Please restate the entire listing verbatim.
********************
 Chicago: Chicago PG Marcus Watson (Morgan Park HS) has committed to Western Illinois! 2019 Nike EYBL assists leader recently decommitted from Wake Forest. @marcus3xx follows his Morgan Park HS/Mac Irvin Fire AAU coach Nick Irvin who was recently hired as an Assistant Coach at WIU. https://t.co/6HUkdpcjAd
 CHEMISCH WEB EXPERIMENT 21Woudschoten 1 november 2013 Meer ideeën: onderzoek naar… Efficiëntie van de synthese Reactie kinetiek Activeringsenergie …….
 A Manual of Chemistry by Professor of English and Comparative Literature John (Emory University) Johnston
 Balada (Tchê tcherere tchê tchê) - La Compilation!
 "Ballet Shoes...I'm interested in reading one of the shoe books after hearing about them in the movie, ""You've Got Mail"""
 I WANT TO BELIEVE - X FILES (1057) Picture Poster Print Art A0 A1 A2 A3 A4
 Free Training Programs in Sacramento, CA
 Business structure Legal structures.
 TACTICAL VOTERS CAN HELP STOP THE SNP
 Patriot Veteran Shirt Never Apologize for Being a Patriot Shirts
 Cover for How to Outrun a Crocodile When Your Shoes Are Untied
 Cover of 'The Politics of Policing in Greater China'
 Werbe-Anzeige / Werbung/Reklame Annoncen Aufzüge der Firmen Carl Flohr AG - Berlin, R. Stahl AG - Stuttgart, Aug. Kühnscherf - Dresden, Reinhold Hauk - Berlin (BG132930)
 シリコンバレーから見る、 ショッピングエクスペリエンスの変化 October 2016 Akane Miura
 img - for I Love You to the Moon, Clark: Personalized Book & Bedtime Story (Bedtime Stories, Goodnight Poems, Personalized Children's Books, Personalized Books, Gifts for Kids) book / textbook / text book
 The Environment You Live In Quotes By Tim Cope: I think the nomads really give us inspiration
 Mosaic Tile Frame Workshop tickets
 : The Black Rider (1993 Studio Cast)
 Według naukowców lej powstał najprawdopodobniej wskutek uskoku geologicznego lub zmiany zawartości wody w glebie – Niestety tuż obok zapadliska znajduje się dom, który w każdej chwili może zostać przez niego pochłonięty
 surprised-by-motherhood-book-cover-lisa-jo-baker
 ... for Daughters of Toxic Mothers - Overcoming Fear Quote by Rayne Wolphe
********************
- _REPLY TO THE TASK_:
 Chicago: Chicago PG Marcus Watson (Morgan Park HS) has committed to Western Illinois! 2019 Nike EYBL assists leader recently decommitted from Wake Forest. @marcus3xx follows his Morgan Park HS/Mac Irvin Fire AAU coach Nick Irvin who was recently hired as an Assistant Coach at WIU. https://t.co/6HUkdpcjAd
 CHEMISCH WEB EXPERIMENT 21Woudschoten 1 november 2013 Meer ideeën: onderzoek naar… Efficiëntie van de synthese Reactie kinetiek Activeringsenergie …….
 A Manual of Chemistry by Professor of English and Comparative Literature John (Emory University) Johnston
 Balada (Tchê tcherere tchê tchê) - La Compilation!
 "Ballet Shoes...I'm interested in reading one of the shoe books after hearing about them in the movie, ""You've Got Mail"""
 I WANT TO BELIEVE - X FILES (1057) Picture Poster Print Art A0 A1 A2 A3 A4
 Free Training Programs in Sacramento, CA
 Business structure Legal structures.
 TACTICAL VOTERS CAN HELP STOP THE SNP
 Patriot Veteran Shirt Never Apologize for Being a Patriot Shirts
 Cover for How to Outrun a Crocodile When Your Shoes Are Untied
 Cover of 'The Politics of Policing in Greater China'
 Werbe-Anzeige / Werbung/Reklame Annoncen Aufzüge der Firmen Carl Flohr AG - Berlin, R. Stahl AG - Stuttgart, Aug. Kühnscherf - Dresden, Reinhold Hauk - Berlin (BG132930)
 シリコンバレーから見る、 ショッピングエクスペリエンスの変化 October 2016 Akane Miura
 img - for I Love You to the Moon, Clark: Personalized Book & Bedtime Story (Bedtime Stories, Goodnight Poems, Personalized Children's Books, Personalized Books, Gifts for Kids) book / textbook / text book
 The Environment You Live In Quotes By Tim Cope: I think the nomads really give us inspiration
 Mosaic Tile Frame Workshop tickets
 : The Black Rider (1993 Studio Cast)
 Według naukowców lej powstał najprawdopodobniej wskutek uskoku geologicznego lub zmiany zawartości wody w glebie – Niestety tuż obok zapadliska znajduje się dom, który w każdej chwili może zostać przez niego pochłonięty
 surprised-by-motherhood-book-cover-lisa-jo-baker
 ... for Daughters of Toxic Mothers - Overcoming Fear Quote by Rayne Wolphe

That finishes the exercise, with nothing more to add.